Family is odd, eclectic, wonderful and usually loud and occasionally unbearable. Mine is no exception. Luckily, boyfriend loves me very, very much. Enough to happily handle kooky aunts, brazen uncles, and a thousand and one cousins, second cousins, children and parents.
I speak of family because my grandmother passed on October 11, 2011. She passed as any of us should hope to go: coffee in hand, snuggled in her favorite chair, her list for the day half-written in her lap. She was looking forward to seeing me in four days, and seeing everyone in the family in a little more than a month for my mom's birthday party.
My Nana is the reason good cookery floats in my genetics, she's the reason I enjoy turning my hand at arts and crafts, and how I know that my love for a good book and my constant reading is genetically related and not just me. Last year, when she was in and out of the hospital for months, Mom and I got sent to the library to get her a new stack of books. The way we knew we weren't picking ones she'd already read is because we'd check the spine on the inside cover...in the ones she'd read, she'd written a "P" lightly in pencil. We couldn't stop her from cooking random things like wonton soup, and her "fruit
compost compote" that she brought camping was both loved and hated.
It's been a month, and still I have that niggling feeling in the back of my head that is my usual reminder that it's time to write to her again. Even though she won't receive it, I keep opening my drawer of smokey stationary that she send every time it'd been too long since I'd written and reaching for a card -- only to remember.
No more tears though.
We saw her off exactly the way she would have wanted. I don't know if you have ever heard of a Balinese Funeral Procession, but it's quite something. The Hindus of Bali carry their dead on a litter in a parade-like procession, circling the litter to confuse the spirit to keep it from returning home and using drums and flutes to further disturb it and chase it into the afterworld. At the end of the procession in Bali the dead are burned on a pyre, and celebration of life ensues.
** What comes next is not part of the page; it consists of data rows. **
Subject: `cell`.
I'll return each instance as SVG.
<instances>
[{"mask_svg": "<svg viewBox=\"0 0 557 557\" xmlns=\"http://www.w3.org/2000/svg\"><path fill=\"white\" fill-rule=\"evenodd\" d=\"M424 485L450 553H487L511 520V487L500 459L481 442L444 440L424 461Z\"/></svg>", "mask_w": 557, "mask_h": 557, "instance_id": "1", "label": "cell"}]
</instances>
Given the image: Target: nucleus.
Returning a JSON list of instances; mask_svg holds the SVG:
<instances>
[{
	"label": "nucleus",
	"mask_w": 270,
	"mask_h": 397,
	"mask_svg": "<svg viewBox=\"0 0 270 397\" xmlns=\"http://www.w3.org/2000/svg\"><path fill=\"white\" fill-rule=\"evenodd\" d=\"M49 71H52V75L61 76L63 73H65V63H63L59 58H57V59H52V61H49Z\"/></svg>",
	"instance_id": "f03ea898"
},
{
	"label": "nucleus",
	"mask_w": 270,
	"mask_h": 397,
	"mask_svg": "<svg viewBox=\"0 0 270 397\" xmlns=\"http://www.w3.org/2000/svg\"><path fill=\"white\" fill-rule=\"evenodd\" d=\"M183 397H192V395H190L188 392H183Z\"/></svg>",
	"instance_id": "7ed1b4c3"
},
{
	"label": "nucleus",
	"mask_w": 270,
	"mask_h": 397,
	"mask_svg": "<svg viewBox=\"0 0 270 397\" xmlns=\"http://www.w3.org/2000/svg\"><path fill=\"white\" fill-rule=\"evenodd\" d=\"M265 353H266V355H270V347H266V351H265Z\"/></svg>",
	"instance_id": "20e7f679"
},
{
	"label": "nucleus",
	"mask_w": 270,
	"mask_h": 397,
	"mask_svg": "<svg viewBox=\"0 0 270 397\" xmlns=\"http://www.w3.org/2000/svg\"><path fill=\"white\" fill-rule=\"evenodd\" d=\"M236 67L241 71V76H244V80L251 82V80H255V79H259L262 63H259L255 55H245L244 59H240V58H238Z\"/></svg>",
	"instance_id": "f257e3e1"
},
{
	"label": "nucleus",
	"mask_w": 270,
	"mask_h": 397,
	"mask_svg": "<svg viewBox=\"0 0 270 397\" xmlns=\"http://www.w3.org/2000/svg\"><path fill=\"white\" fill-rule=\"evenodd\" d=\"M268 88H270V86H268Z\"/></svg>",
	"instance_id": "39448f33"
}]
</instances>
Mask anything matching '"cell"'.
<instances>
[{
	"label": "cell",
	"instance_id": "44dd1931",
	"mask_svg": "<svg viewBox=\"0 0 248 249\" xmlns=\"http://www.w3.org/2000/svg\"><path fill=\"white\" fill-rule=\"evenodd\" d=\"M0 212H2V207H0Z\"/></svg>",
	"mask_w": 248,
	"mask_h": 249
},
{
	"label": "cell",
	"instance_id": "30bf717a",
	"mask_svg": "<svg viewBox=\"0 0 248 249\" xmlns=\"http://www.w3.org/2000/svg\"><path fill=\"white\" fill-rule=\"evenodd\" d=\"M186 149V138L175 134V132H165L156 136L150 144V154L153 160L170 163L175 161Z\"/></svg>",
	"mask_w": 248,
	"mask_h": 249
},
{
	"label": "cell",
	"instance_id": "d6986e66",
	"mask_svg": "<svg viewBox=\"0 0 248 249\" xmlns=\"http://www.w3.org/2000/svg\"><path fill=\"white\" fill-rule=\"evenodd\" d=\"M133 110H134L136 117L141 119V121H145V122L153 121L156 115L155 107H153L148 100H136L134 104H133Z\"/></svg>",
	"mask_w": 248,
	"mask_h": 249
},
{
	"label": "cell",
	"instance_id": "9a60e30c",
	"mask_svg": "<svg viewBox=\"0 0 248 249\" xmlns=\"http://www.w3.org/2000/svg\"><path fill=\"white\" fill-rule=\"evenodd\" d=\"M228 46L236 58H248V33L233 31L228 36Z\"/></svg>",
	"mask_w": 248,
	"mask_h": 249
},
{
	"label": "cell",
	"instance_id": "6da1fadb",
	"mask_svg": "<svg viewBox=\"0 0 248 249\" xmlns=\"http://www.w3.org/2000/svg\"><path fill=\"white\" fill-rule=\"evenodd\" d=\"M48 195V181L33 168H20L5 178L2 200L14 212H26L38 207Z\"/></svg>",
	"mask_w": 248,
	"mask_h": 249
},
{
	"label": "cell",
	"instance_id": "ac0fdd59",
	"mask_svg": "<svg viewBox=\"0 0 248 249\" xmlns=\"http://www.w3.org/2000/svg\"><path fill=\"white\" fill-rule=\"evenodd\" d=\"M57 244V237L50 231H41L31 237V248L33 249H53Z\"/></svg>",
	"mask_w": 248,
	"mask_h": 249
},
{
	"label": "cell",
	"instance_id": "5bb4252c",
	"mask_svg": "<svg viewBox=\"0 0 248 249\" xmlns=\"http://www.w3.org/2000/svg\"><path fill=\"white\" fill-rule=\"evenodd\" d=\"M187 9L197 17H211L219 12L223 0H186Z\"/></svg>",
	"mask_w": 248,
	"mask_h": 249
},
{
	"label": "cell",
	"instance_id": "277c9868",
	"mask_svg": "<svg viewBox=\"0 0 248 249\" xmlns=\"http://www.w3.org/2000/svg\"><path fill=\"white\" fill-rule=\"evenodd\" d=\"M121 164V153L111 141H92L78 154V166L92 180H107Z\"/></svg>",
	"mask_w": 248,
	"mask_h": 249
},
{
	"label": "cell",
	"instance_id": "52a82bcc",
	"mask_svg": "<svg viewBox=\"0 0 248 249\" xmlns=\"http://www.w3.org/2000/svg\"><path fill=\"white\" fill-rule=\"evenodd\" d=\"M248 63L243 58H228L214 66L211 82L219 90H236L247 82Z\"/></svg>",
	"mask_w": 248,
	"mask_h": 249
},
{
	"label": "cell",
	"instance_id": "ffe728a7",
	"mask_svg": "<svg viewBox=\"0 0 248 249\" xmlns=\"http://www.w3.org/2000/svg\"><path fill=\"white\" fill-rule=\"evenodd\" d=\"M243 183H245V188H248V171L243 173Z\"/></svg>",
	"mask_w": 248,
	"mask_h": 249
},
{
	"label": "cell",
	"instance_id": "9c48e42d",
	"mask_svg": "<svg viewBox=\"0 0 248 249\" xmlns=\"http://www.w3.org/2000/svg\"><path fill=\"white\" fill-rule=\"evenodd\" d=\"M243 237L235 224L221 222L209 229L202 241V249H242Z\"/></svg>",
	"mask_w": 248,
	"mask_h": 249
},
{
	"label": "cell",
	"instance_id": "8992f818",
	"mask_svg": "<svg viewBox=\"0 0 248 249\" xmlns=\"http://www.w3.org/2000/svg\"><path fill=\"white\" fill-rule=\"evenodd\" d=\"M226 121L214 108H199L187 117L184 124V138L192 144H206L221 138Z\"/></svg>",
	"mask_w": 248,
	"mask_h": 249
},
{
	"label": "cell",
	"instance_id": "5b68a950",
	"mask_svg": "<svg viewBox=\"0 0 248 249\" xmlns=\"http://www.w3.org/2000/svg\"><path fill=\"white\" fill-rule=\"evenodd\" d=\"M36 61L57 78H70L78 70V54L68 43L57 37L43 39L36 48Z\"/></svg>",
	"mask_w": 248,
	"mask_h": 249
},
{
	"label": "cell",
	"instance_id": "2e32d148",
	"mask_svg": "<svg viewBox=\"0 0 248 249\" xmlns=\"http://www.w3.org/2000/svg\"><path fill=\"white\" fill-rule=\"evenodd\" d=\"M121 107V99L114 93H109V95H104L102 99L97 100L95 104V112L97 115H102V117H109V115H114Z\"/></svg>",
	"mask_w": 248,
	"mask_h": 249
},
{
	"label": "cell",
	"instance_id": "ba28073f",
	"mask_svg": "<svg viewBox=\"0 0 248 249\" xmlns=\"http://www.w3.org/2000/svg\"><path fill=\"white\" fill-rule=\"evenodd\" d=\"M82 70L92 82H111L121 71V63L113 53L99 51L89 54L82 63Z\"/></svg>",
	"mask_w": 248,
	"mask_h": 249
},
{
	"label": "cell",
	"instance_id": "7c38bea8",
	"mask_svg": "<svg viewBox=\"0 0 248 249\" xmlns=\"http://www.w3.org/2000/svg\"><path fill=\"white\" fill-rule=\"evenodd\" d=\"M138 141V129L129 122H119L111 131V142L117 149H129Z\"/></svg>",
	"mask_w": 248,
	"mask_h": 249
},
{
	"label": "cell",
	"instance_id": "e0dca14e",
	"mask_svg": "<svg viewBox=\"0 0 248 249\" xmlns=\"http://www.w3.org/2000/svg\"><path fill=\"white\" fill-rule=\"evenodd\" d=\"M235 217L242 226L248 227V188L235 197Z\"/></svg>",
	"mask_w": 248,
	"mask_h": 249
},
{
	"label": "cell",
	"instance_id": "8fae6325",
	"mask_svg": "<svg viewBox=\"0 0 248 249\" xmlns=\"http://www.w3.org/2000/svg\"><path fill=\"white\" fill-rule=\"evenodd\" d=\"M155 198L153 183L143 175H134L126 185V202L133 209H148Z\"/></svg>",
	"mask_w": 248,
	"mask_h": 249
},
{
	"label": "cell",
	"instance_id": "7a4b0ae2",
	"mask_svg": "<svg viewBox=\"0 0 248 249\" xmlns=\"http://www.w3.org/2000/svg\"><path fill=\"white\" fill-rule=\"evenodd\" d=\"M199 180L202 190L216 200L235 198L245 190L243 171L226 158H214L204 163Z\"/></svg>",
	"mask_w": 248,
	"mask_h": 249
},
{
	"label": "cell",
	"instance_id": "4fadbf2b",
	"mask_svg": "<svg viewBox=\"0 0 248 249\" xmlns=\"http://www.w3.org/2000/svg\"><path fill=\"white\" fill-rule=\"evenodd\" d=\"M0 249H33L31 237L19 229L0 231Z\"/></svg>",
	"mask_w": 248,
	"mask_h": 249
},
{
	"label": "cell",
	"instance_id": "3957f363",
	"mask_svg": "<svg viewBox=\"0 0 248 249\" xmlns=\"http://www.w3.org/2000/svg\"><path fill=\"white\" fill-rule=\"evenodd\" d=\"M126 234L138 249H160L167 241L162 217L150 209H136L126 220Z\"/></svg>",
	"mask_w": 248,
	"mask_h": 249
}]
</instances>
This is how my grandmother asked to be sent forth. My uncles carried her ashes on a litter, and there was no burning at the end, but one of my nana's little old lady friends chuckled to me as we tromped down the street my mother grew up on banging pots and pans, "Your grandmother is watching us and laughing her head off right now because she made us look like fools."
I heartily agreed. Nana would have been laughing so hard to see us marching up and down the street. She also would have been in the center of it all (well, technically she was anyways) banging pots and hollering.
Nana was dramatic that way.
After the funeral procession, there were speeches, tears, and
lots of champagne. "When in Rome, do as the Romans do...when in Pat's house, do as Pat would have done," one of my uncles said to me as we raised our glasses in a toast.
As the members of her Lunch Bunch, Symphony League, Danville Democrats, Book Club, and others slowly trickled out the door, family degenerated and became more
family. We convened, glasses and treats in hand in Nana's favorite room, looking at old pictures and movies my uncle had brought and talking about her, family stuff and life in general.
Kids chased each other around the coffee table and wreaked a bit of havoc while we laughed and cooed over my cousin's 9-month-old. Predictably, a child tripped, a hand went out, and a glass bit the dust.
"Shhhhhi-UT the front door!" My cousin cried out.
The room went silent, and then as one, we all roared with laughter. My cousin and her husband explained that they were trying to curb their language now that their little one was old enough to understand it...and repeat it.
As is unspoken tradition in the family -- or maybe just an inability to let go of a joke -- "SHUT the front door" was repeated over and over throughout the rest of the night. It could have been worse...last time we were together, the phrase that pays was "We don't talk about that."
Ah, family. It's only truly funny if you were there.
My nana was there that night, laughing with us.